The meaning of the title Jantirar makes it unique. The element Jan is the same as the Jan in Janhoye or "Jan Amora", meaning "great" but often translated as "royal" and another word used to refer to the Emperor of Ethiopia. Also, both words after Jan have almost similar meaning in Amharic. Hoye or hoyi can be roughly translated into "hear me, hear my call", while tirar is a form of Tira, which means "call" or "calling".

However, the claim that 'they never ruled any larger realm than their own district' can be challenged in many fronts. For example, while the mother of Yekuno Amlak was from Sagarat in the Dessie Zuria, his father came from the highlands of Ambassel.
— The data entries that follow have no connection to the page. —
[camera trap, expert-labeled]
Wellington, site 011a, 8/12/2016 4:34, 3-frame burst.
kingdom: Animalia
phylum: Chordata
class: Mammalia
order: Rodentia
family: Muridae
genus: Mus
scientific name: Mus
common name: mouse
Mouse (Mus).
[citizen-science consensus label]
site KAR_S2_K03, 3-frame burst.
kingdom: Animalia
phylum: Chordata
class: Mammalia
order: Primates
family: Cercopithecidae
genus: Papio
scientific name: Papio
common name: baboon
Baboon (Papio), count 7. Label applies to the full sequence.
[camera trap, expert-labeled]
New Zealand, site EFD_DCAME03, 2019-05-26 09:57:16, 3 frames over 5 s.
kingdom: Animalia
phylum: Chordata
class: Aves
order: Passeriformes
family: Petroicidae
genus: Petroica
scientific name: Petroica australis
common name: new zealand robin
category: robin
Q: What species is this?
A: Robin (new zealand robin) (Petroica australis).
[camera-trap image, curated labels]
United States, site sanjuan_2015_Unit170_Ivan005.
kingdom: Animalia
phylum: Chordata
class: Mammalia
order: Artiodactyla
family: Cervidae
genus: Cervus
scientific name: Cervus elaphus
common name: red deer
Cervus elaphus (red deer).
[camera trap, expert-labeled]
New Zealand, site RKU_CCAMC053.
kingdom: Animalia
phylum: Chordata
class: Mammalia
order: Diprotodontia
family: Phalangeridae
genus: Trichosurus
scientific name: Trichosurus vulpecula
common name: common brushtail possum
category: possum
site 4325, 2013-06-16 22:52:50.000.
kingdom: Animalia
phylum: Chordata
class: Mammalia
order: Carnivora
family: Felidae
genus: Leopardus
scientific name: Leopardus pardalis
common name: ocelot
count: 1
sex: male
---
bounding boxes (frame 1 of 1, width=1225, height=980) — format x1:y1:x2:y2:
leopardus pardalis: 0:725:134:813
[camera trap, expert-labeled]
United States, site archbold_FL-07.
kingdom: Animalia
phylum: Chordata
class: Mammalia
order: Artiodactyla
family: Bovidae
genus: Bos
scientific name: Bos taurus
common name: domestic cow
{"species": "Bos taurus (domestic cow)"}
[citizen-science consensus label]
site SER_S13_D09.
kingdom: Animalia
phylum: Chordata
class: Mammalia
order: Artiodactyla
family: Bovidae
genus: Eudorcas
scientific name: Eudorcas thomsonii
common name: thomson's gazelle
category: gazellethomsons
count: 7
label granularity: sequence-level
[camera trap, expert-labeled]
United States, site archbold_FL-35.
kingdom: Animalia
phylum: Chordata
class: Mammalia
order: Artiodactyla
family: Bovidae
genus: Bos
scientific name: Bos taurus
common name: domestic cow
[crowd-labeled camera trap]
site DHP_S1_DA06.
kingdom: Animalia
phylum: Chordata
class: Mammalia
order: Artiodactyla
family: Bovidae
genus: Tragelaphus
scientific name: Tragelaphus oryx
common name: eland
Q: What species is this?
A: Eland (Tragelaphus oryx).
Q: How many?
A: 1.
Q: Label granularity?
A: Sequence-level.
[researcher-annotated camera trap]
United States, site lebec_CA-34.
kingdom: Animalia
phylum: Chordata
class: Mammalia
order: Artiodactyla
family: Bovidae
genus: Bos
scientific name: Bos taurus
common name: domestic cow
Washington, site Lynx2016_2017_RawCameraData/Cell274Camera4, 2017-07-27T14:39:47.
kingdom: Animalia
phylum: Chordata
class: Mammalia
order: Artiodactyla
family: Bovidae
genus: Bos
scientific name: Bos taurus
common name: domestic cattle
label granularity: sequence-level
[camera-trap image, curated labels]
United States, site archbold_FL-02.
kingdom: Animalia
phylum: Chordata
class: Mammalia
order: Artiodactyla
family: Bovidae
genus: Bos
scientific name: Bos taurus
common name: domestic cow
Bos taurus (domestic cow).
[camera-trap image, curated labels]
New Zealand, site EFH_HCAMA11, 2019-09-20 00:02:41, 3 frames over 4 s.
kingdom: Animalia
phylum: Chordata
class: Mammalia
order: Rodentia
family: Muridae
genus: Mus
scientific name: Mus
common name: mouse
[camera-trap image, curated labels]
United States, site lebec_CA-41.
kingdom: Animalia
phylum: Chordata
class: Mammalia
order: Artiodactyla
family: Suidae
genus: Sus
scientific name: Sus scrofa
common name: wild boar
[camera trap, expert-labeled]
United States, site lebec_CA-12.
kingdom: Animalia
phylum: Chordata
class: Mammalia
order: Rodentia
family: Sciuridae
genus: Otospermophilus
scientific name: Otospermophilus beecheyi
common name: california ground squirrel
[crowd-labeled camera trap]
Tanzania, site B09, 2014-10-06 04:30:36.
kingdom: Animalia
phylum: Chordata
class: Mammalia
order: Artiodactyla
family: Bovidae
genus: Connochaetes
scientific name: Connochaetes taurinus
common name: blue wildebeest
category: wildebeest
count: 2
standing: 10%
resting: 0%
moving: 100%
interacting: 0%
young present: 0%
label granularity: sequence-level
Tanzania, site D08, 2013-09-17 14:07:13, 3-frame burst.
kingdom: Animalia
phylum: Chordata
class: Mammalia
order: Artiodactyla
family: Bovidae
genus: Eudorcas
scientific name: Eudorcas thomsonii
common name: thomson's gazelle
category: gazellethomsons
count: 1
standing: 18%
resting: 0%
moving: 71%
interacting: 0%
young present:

All the local folk histories and some remnants of the Kingdom of Aksum, even before the Zagwe dynasty appears in history (around Lake Hayq of Ambassel with a church that was founded in the 8th century), suggest that Ambassel and the immediate surrounding Amhara regions were well prepared to produce a king and a legend as it suits its kingdom. It is arguable that their Jantirar can not be so without some connection of their being the origin of Yekuno Amlak.